Page excerpt =>

▽

A Ngee Ann Polytechnic student demonstrating the use of the smart medication trolley. (Photo credits to NP)
Ren Ci Hospital and Ngee Ann Polytechnic (NP) have signed a five-year Memorandum of Understanding (MoU) to undertake research and development of rehabilitative and assistive systems to improve patient care in both hospitals and homes.
This collaboration leverages on the expertise of Ren Ci's team of healthcare professionals and Ngee Ann Polytechnic's strength in engineering to innovate devices for the healthcare sector. According to a media statement, Ren Ci Hospital will also work with students and staff from the Mechanical Engineering Division to develop innovative solutions to meet patients' and operational needs.
Loh Shu Ching, Chief Executive Officer of Ren Ci Hospital, said: "We hope to offer our healthcare expertise and tap on Ngee Ann Polytechnic's design and technical capabilities to drive medical innovations which have the potential to cut down on administrative work and non-value added processes. Implementing these innovations at our facilities lead to efficiency gains, cost savings and allow our care staff to provide higher quality of care and services."
Among the projects that NP has developed for Ren Ci is a smart medication trolley to identify and match patients with the correct medication. Developed by students from the Automation & Mechatronic Systems course, the trolley system consists of magnetically locked drawers which are labeled with the patients' names. Each drawer is filled with the medication prescribed for the respective patient.

△

Exercises to complete =>
1. Answer these questions about the Ren Ci partnership article:
(a) How long does the Memorandum of Understanding run?
(b) Who is the Chief Executive Officer of Ren Ci Hospital?
(c) Students from which course developed the smart medication trolley?
2. Could you copy out the Ren Ci partnership article, everything from "Ren Ci Hospital and" down to "and operational needs.", renaming "Mechanical Engineering Division" to "School of Engineering"?

Material provided =>
▽

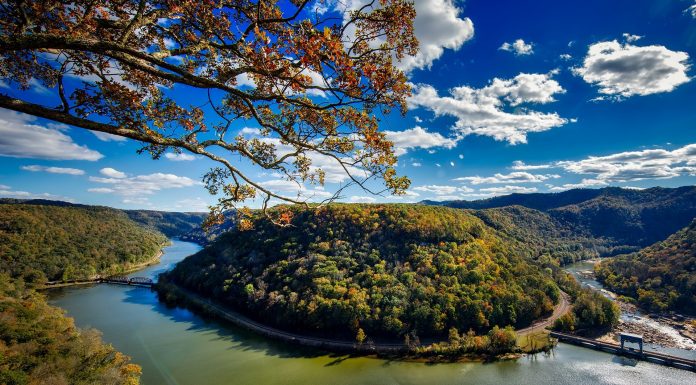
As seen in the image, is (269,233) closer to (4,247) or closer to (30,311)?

△

Results in order =>
1.
(a) Five years.
(b) Loh Shu Ching.
(c) The Automation & Mechatronic Systems course.

2.
Ren Ci Hospital and Ngee Ann Polytechnic (NP) have signed a five-year Memorandum of Understanding (MoU) to undertake research and development of rehabilitative and assistive systems to improve patient care in both hospitals and homes.
This collaboration leverages on the expertise of Ren Ci's team of healthcare professionals and Ngee Ann Polytechnic's strength in engineering to innovate devices for the healthcare sector. According to a media statement, Ren Ci Hospital will also work with students and staff from the School of Engineering to develop innovative solutions to meet patients' and operational needs.